Verder overweegt de voorzitter dat uit de Memorie van Toelichting bij de Wet SenB (Kamerstukken II 2018/2019, 35 122, nr. 3, p. 40, onderdeel K.) naar voren komt dat de arbeidsplicht per 1 juli 2021 is komen te vervallen, maar dat het verrichten van arbeid in beginsel aan iedere gedetineerde wordt aangeboden. Het personeel zal gedetineerden motiverend bejegenen om gedetineerden de voordelen van deelname aan de arbeid te doen laten inzien. Gedetineerden die wel in staat, maar niet bereid zijn om zich in te zetten en een prestatie te leveren (ongemotiveerde gedetineerden), kunnen uitgesloten worden van de arbeid. De directeur dient deze beslissing niet lichtvaardig te nemen. Het voorgaande volgt eveneens uit de nota van toelichting bij de wijziging van de RAG (Stcrt. 2021, 28357).

Uit de stukken komt naar voren dat verzoeker niet arbeidsongeschikt is verklaard en dat hij volgens de medische dienst aangepast werk kan doen. Verzoeker krijgt ook aangepast werk aangeboden. Verzoeker is echter herhaaldelijk voortijdig gestopt met werken. Deze situatie speelt, zo begrijpt de voorzitter, sinds september 2021 en er is herhaaldelijk met verzoeker over gesproken. Deze voorgeschiedenis heeft de directeur doen besluiten om verzoeker uit te sluiten van deelname aan de arbeid voor de duur van drie maanden. Tijdens het hoorgesprek met de directeur heeft verzoeker aangegeven akkoord te zijn met de beslissing van de directeur.
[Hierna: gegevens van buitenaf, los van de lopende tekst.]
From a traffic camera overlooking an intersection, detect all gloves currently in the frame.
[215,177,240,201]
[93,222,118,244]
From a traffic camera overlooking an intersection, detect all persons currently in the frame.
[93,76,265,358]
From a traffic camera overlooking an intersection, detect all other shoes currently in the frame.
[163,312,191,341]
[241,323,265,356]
Volgens verzoeker is dit op dit moment de beste oplossing voor hem, zo staat in de schriftelijke beslissing opgenomen. Dit wordt namens verzoeker niet weersproken.

Gelet op al het voorgaande kan de beslissing van de directeur tot uitsluiting van verzoeker van deelname aan de arbeid voor de duur van drie maanden, naar het voorlopig oordeel van de voorzitter, niet op voorhand als onredelijk of onbillijk worden aangemerkt. De voorzitter zal het verzoek afwijzen.

 

3. De uitspraak

De voorzitter wijst het verzoek af.

 

Deze uitspraak is op 19 november 2021 gegeven door mr. C.N. Dijkstra, voorzitter, bijgestaan door J.A. van der Veen, secretaris.